In certain markets, utilities and grid operators have set up programs to encourage on-site generation by data center operators. These agreements, known as demand response programs, provide data center operators with discounted power pricing and other benefits in exchange for agreeing to go off-grid when regional power demand threatens to overwhelm a utility’s transmission or generation capabilities.
“Whenever the grid is strained, they’re going to let you know well in advance to get off the grid and you do self-generation at that point,” said Jim McDonald, co-founder and director of environmental impact at Miratech Corp. “It’s really an effective way to marry what the utility’s needs are with what’s needed on-site.”

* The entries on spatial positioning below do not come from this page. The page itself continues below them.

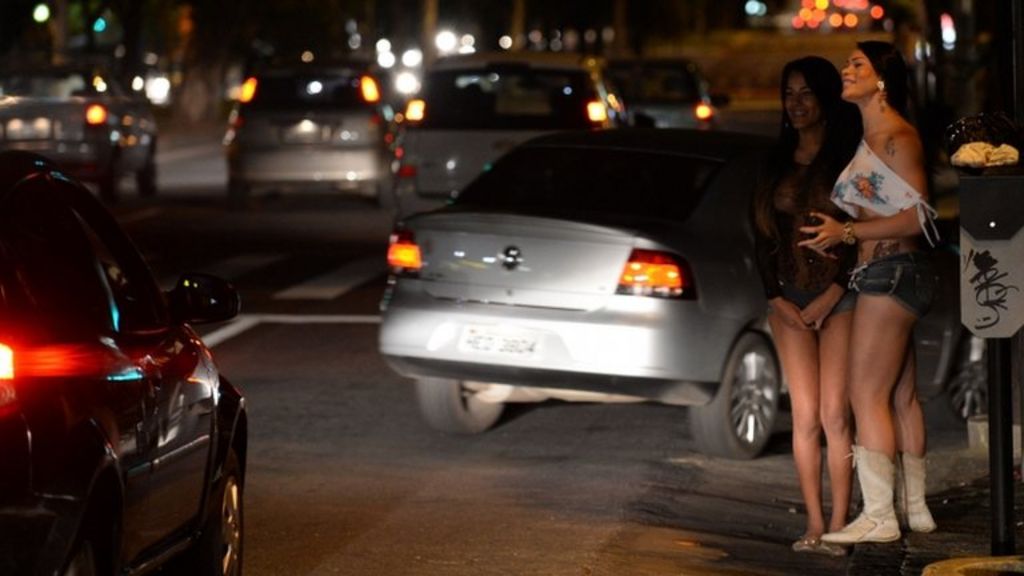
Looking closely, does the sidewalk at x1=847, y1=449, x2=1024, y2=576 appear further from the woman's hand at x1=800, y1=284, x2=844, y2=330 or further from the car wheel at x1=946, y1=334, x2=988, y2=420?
the car wheel at x1=946, y1=334, x2=988, y2=420

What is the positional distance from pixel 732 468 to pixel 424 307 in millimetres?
1571

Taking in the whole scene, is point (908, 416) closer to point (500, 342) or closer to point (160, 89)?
point (500, 342)

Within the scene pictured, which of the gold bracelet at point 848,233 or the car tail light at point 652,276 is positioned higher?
the gold bracelet at point 848,233

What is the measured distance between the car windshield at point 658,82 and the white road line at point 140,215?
7587 mm

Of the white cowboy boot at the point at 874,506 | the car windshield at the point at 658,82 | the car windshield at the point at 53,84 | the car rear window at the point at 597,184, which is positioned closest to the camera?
the white cowboy boot at the point at 874,506

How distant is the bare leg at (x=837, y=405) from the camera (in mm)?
8656

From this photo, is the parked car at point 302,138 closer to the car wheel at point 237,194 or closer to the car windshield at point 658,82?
the car wheel at point 237,194

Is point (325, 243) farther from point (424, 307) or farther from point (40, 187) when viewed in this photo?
point (40, 187)

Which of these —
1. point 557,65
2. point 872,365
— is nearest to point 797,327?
point 872,365

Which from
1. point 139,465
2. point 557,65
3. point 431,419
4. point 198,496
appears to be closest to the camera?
point 139,465

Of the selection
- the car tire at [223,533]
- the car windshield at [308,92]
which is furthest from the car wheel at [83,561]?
the car windshield at [308,92]

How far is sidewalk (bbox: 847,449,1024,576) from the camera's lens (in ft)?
24.9

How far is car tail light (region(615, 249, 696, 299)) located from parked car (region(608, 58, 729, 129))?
19.5m

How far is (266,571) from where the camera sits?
8.34 m
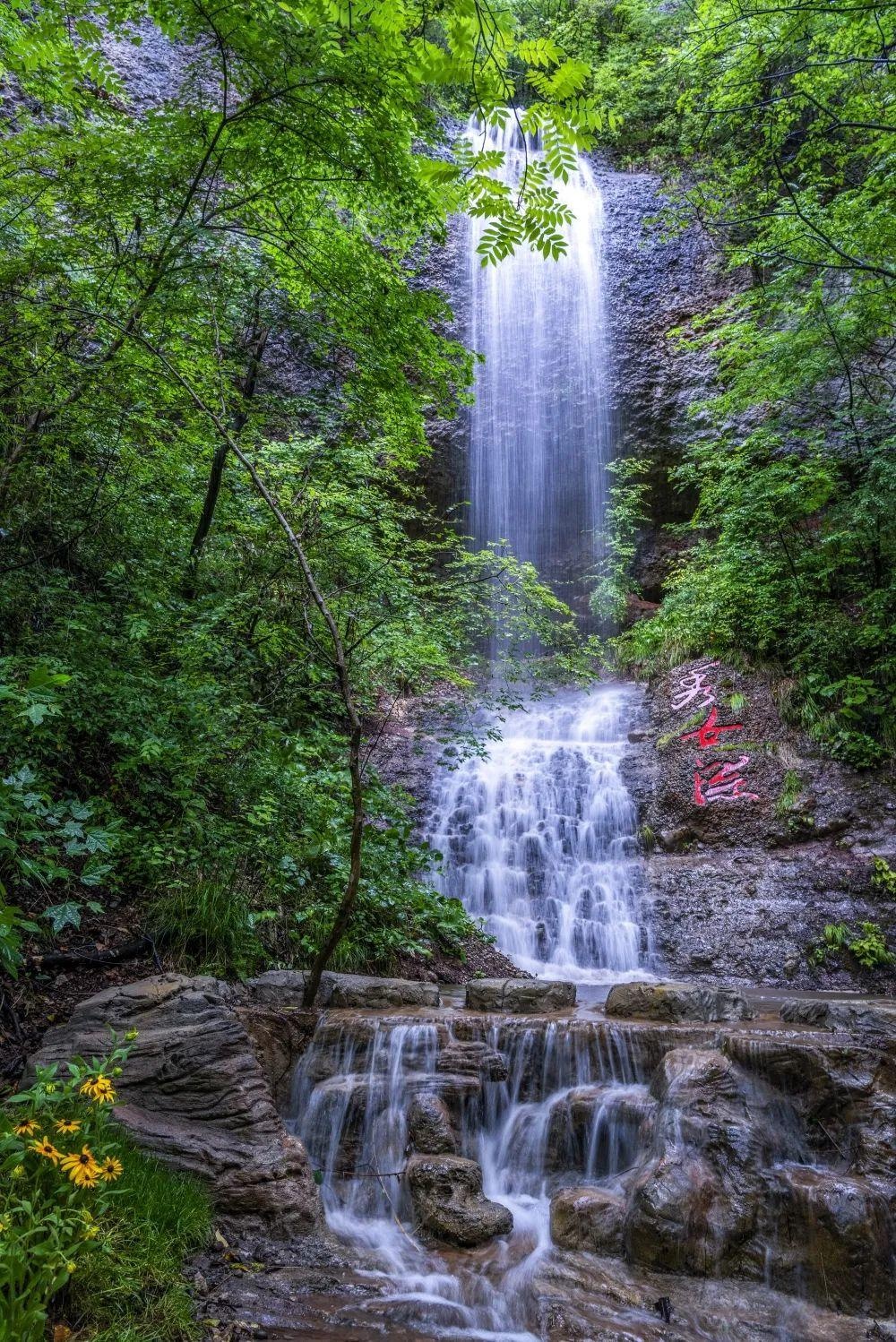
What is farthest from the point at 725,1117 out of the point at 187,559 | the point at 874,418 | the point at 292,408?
the point at 874,418

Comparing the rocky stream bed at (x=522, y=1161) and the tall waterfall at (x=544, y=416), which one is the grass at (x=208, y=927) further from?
the tall waterfall at (x=544, y=416)

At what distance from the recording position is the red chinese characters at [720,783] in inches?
348

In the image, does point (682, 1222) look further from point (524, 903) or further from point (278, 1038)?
point (524, 903)

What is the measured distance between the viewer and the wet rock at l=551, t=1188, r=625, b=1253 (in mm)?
3506

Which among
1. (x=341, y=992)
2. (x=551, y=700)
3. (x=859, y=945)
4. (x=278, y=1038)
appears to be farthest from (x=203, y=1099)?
Answer: (x=551, y=700)

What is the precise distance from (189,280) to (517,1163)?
5.94 metres

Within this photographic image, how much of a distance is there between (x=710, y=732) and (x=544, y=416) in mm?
9438

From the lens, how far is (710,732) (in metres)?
9.75

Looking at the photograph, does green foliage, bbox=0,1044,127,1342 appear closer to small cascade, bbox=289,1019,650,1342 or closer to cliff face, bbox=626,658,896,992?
small cascade, bbox=289,1019,650,1342

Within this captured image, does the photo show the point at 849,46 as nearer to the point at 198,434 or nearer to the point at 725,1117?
the point at 198,434

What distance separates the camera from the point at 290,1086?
4477 millimetres

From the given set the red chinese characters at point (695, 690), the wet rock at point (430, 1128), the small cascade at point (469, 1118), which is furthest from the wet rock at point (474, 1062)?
the red chinese characters at point (695, 690)

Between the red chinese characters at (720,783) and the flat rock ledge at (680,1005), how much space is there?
13.0 ft

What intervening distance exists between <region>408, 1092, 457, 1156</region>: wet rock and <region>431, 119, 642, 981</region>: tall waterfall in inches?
143
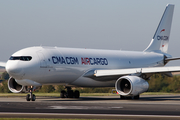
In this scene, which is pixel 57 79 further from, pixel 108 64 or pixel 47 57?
pixel 108 64

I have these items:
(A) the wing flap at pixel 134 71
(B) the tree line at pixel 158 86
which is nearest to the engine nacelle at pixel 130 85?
(A) the wing flap at pixel 134 71

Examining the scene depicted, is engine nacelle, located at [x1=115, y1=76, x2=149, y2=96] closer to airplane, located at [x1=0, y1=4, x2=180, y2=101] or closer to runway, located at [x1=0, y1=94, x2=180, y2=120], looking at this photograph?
airplane, located at [x1=0, y1=4, x2=180, y2=101]

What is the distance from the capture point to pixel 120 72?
26938 mm

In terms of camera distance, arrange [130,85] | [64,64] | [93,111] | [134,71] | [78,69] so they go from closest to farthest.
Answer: [93,111], [130,85], [64,64], [134,71], [78,69]

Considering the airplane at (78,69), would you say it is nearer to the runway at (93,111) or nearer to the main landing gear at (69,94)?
the main landing gear at (69,94)

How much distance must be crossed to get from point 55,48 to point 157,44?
13911 millimetres

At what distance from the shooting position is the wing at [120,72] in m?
25.6

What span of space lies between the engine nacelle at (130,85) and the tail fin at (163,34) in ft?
34.9

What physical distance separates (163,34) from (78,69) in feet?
45.1

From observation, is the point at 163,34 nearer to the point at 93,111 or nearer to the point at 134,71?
the point at 134,71

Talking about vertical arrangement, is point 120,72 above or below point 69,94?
above

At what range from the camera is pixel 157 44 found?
3625 cm

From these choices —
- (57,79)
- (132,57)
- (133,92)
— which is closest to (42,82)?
(57,79)

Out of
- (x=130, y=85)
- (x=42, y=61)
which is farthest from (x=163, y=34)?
(x=42, y=61)
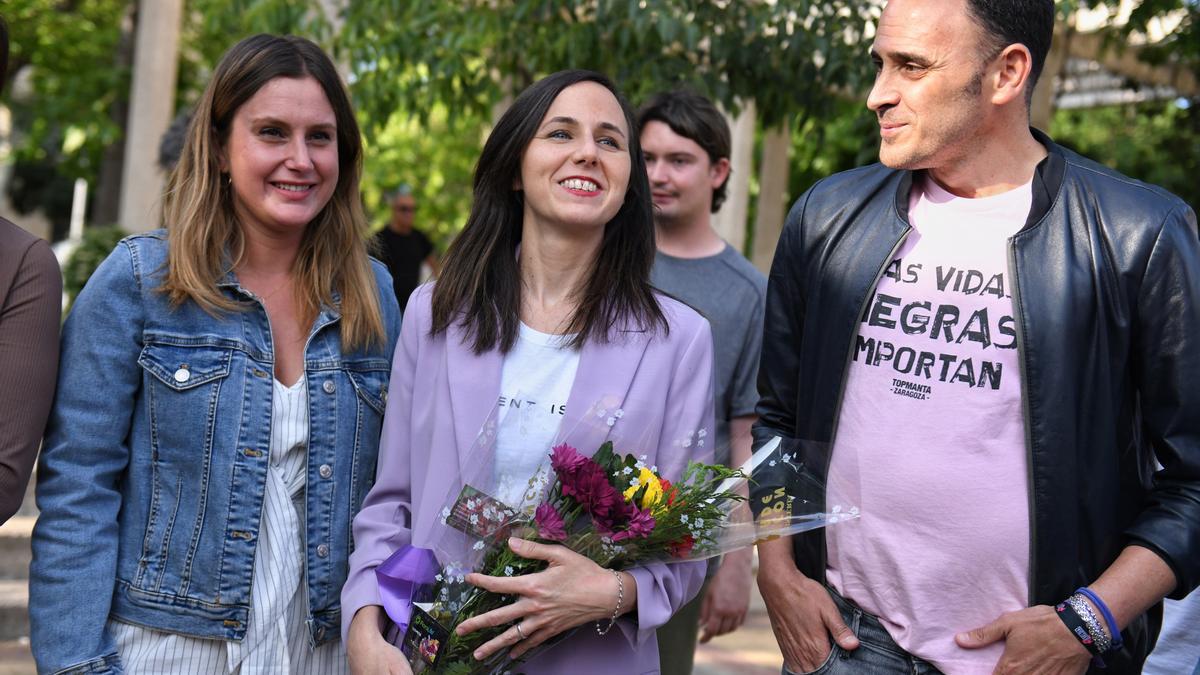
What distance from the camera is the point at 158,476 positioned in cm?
301

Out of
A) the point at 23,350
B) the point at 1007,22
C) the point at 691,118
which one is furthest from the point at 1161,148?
the point at 23,350

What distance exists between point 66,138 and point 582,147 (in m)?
14.4

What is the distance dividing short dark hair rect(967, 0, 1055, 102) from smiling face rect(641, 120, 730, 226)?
211 centimetres

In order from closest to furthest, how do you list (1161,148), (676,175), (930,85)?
(930,85)
(676,175)
(1161,148)

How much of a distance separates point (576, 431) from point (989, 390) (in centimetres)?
88

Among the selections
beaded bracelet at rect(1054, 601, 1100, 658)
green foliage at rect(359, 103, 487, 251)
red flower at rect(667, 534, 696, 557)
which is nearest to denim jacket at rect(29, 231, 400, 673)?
red flower at rect(667, 534, 696, 557)

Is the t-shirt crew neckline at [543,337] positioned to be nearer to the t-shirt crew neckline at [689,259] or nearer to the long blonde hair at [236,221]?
the long blonde hair at [236,221]

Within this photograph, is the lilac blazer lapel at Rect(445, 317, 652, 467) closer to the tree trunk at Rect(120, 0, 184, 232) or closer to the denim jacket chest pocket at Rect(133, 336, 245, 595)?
the denim jacket chest pocket at Rect(133, 336, 245, 595)

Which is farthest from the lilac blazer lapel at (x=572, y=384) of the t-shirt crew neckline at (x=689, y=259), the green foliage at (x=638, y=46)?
the green foliage at (x=638, y=46)

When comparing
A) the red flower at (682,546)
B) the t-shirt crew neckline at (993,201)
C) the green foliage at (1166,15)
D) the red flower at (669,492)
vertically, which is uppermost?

Demand response programs or other incentives for on-site generation go a long way toward making self-generation economical for data center operators. Experts say programs like Texas’ Emergency Response Service are seeing greater opt-in from the data center industry. In Ireland, energy regulators have begun requiring new hyperscale data centers to generate their own power for thousands of hours a year, even allowing the use of diesel generators if they want to be able to build data centers at all.
Industry insiders say developers are increasingly working with utilities in other data center markets to implement similar programs, which they expect to emerge in first-tier markets like Northern Virginia in the months ahead.
“We’re probably looking at that sooner than we think here in Northern Virginia with on-site generation,” McDonald said.
On-site generation may be a big piece of the puzzle when it comes to alleviating the data center industry’s power pinch, but in the near term certain operators face significant barriers to adoption. Implementing on-site generation and participating in demand response programs can be more difficult for multitenant colocation providers than at facilities owned or operated by a single user, experts say.
According to Stream Data Centers’ Lawrence, participation in demand response programs often violates lease terms and service agreements with customers mandating certain layers of redundancy for the data center’s power supply. These tenants tend to be extremely risk-averse, meaning that convincing them to restructure contracts to allow the data center to intentionally go off-grid is far from a sure thing.
“If you’re a [colocation provider], you have to be very upfront about that, and those customers or tenants have to be well aware you’re running on generator and why you’re on generator,” Lawrence said. “It’s very tricky.”